• _Task goal_:
Return every line from the one with "kate middleton and" through the one with "Vibo Cucine sas", inclusive, exactly as it appears below.
(Supplied records)
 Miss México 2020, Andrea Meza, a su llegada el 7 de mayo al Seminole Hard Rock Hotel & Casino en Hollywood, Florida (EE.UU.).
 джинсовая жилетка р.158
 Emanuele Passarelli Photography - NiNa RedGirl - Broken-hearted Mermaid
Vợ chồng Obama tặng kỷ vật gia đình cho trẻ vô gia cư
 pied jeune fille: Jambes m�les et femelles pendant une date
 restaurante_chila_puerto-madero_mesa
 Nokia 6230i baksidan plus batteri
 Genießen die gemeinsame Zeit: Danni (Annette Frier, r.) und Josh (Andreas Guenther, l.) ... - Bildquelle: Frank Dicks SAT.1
(End Supplied records)
(Supplied records)
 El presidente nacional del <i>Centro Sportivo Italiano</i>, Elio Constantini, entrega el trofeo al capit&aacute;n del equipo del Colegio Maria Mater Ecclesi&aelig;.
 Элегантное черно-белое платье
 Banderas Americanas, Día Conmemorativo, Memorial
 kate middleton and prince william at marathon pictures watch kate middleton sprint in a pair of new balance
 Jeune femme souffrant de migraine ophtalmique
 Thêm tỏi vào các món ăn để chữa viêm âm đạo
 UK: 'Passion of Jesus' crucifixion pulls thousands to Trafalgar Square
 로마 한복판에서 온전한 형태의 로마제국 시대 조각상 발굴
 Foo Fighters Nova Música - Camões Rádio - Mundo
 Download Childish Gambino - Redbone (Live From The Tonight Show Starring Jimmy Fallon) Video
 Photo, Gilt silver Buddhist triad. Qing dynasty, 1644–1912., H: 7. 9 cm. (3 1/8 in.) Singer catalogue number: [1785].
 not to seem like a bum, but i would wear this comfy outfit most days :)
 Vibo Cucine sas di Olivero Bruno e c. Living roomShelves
(End Supplied records)
(Supplied records)
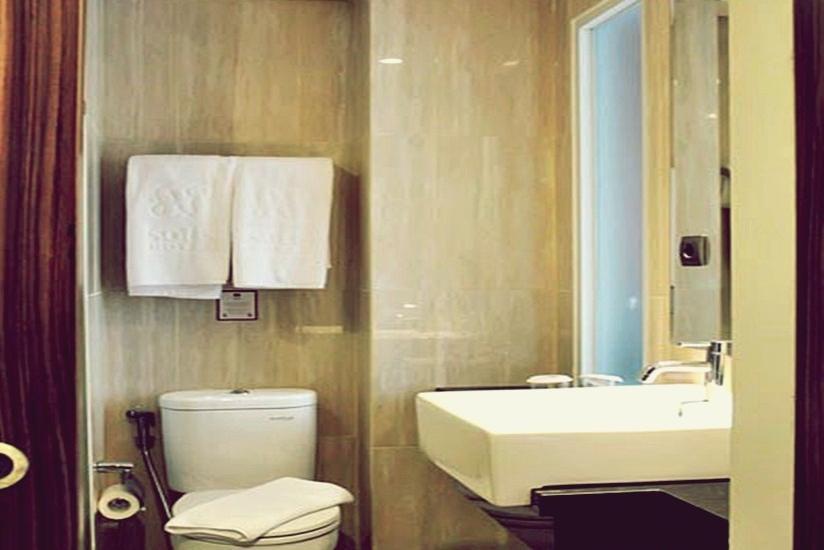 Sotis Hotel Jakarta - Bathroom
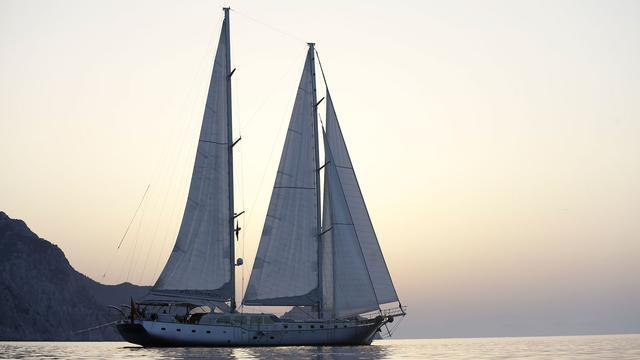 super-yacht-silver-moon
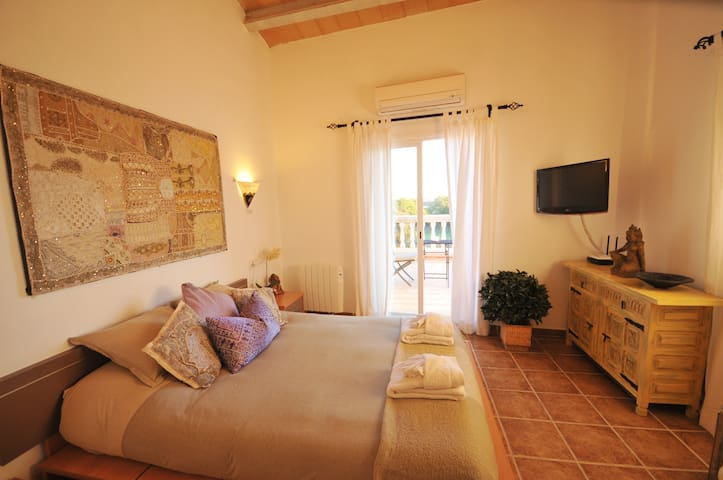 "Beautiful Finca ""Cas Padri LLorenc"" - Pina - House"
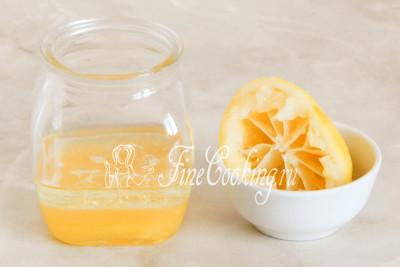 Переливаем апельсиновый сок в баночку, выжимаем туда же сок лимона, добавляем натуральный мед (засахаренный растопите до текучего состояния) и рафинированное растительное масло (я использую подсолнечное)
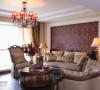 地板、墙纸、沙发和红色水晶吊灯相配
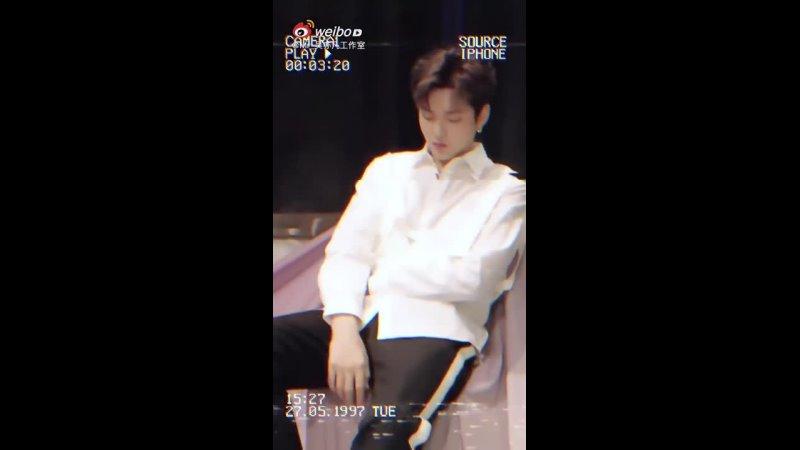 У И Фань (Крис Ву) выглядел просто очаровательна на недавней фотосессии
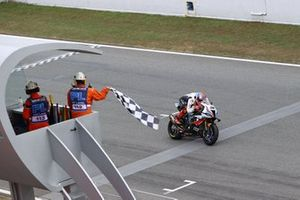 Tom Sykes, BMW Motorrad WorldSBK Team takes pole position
(End Supplied records)
• _Result of the task_:
 kate middleton and prince william at marathon pictures watch kate middleton sprint in a pair of new balance
 Jeune femme souffrant de migraine ophtalmique
 Thêm tỏi vào các món ăn để chữa viêm âm đạo
 UK: 'Passion of Jesus' crucifixion pulls thousands to Trafalgar Square
 로마 한복판에서 온전한 형태의 로마제국 시대 조각상 발굴
 Foo Fighters Nova Música - Camões Rádio - Mundo
 Download Childish Gambino - Redbone (Live From The Tonight Show Starring Jimmy Fallon) Video
 Photo, Gilt silver Buddhist triad. Qing dynasty, 1644–1912., H: 7. 9 cm. (3 1/8 in.) Singer catalogue number: [1785].
 not to seem like a bum, but i would wear this comfy outfit most days :)
 Vibo Cucine sas di Olivero Bruno e c. Living roomShelves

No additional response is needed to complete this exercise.